→ **Task instructions**: The records below need to come back exactly as they are, pictures omitted.

=== Data ===

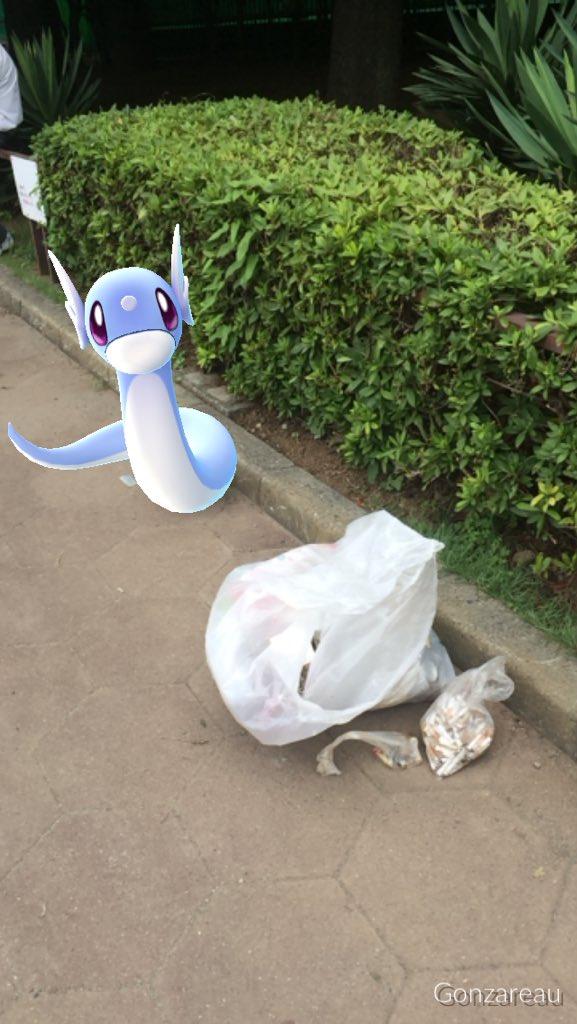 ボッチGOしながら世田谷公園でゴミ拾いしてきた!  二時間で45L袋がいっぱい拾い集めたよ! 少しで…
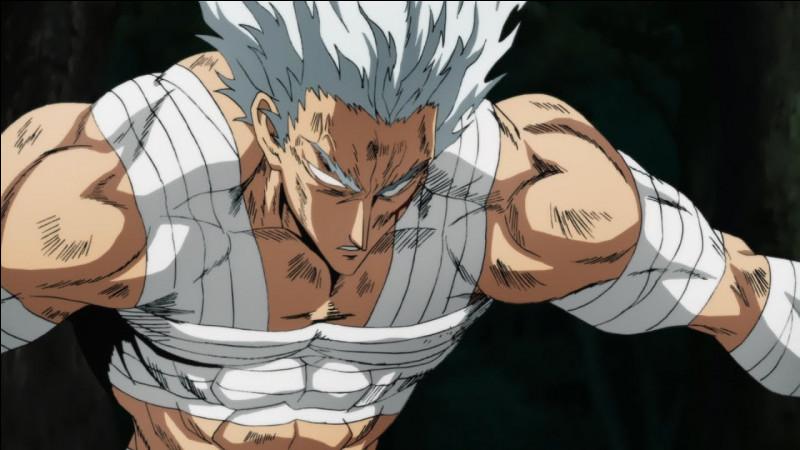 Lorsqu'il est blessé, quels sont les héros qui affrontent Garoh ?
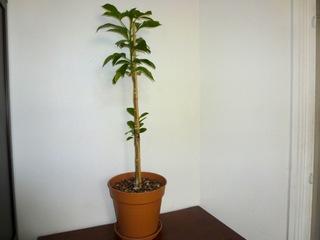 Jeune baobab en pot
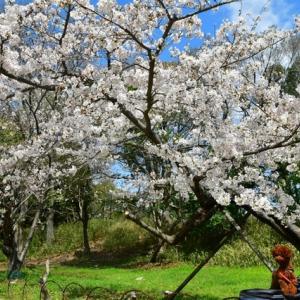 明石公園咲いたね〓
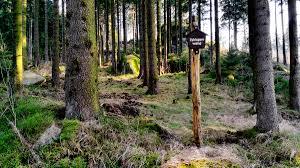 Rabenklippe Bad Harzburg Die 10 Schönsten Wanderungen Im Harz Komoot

===

→ **Answer space**:
 ボッチGOしながら世田谷公園でゴミ拾いしてきた!  二時間で45L袋がいっぱい拾い集めたよ! 少しで…
 Lorsqu'il est blessé, quels sont les héros qui affrontent Garoh ?
 Jeune baobab en pot
 明石公園咲いたね〓
 Rabenklippe Bad Harzburg Die 10 Schönsten Wanderungen Im Harz Komoot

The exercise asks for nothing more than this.